*WRITTEN INSTRUCTION*. Write out the records verbatim, from the line containing "How far is recessed" through the end of the records, both included.

*SUPPLIED DATA*.
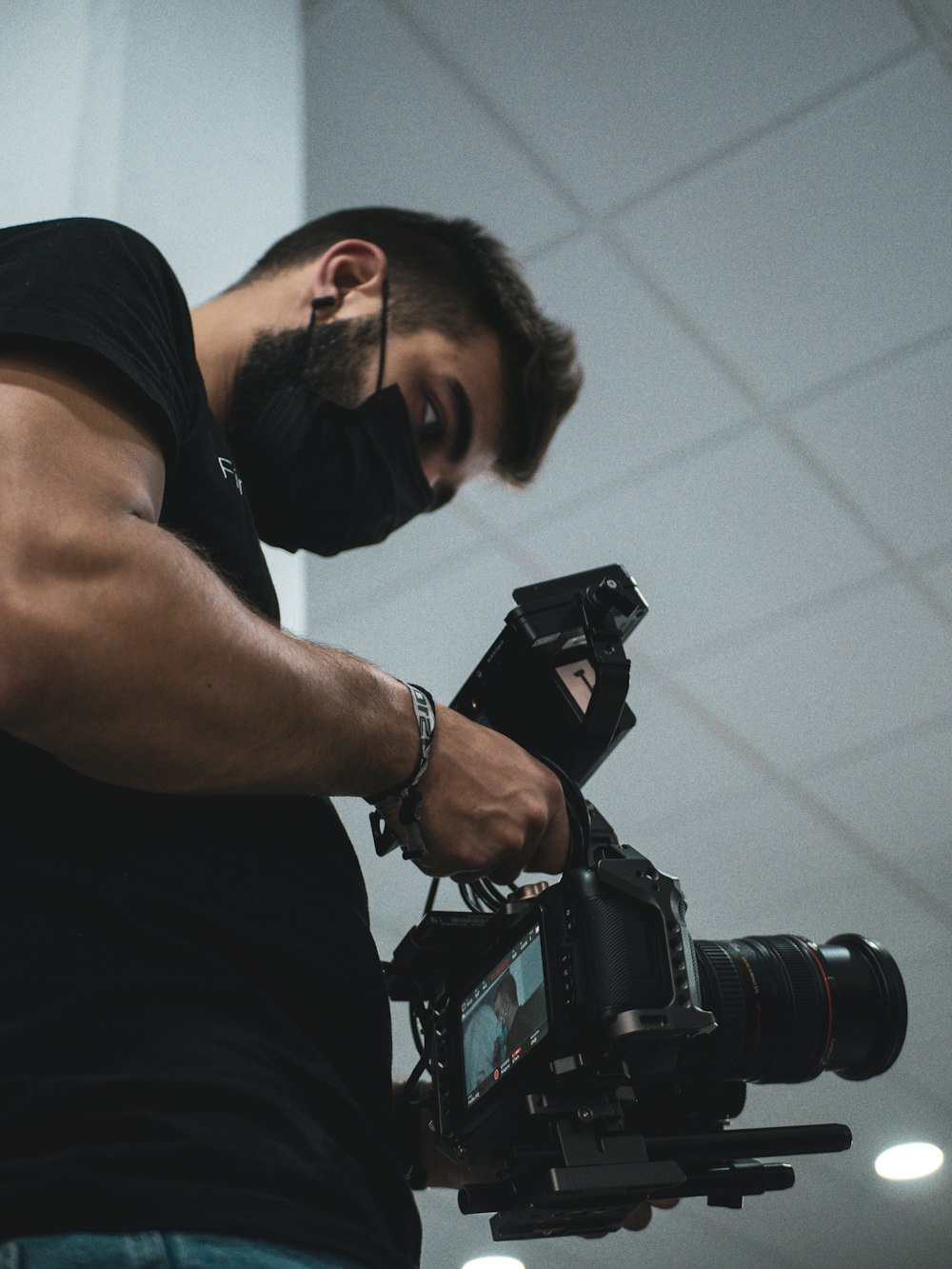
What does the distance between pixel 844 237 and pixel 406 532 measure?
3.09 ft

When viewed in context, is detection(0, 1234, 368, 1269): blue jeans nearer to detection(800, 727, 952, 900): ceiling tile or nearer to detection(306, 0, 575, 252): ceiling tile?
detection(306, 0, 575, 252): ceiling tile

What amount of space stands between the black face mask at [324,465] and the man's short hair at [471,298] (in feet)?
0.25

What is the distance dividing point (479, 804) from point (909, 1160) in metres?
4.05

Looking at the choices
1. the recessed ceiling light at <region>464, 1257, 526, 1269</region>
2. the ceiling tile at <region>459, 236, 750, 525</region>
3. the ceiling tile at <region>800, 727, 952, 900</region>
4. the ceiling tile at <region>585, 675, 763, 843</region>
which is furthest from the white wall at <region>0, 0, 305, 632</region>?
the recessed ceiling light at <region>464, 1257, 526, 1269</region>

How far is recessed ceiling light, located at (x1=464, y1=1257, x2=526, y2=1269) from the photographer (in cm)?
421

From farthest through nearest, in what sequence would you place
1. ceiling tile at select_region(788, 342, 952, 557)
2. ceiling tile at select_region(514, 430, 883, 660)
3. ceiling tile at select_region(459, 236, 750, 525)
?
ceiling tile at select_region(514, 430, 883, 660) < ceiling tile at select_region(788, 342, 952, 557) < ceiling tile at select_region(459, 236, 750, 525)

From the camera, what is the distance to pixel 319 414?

*EXERCISE SOLUTION*.
How far is recessed ceiling light, located at (x1=464, y1=1257, x2=526, y2=1269) from the photographer (in cm)?
421

From farthest through nearest, in what sequence would you place
1. ceiling tile at select_region(788, 342, 952, 557)
2. ceiling tile at select_region(514, 430, 883, 660)
3. ceiling tile at select_region(459, 236, 750, 525)
?
ceiling tile at select_region(514, 430, 883, 660) < ceiling tile at select_region(788, 342, 952, 557) < ceiling tile at select_region(459, 236, 750, 525)

From the camera, what is the distance to pixel 319 414?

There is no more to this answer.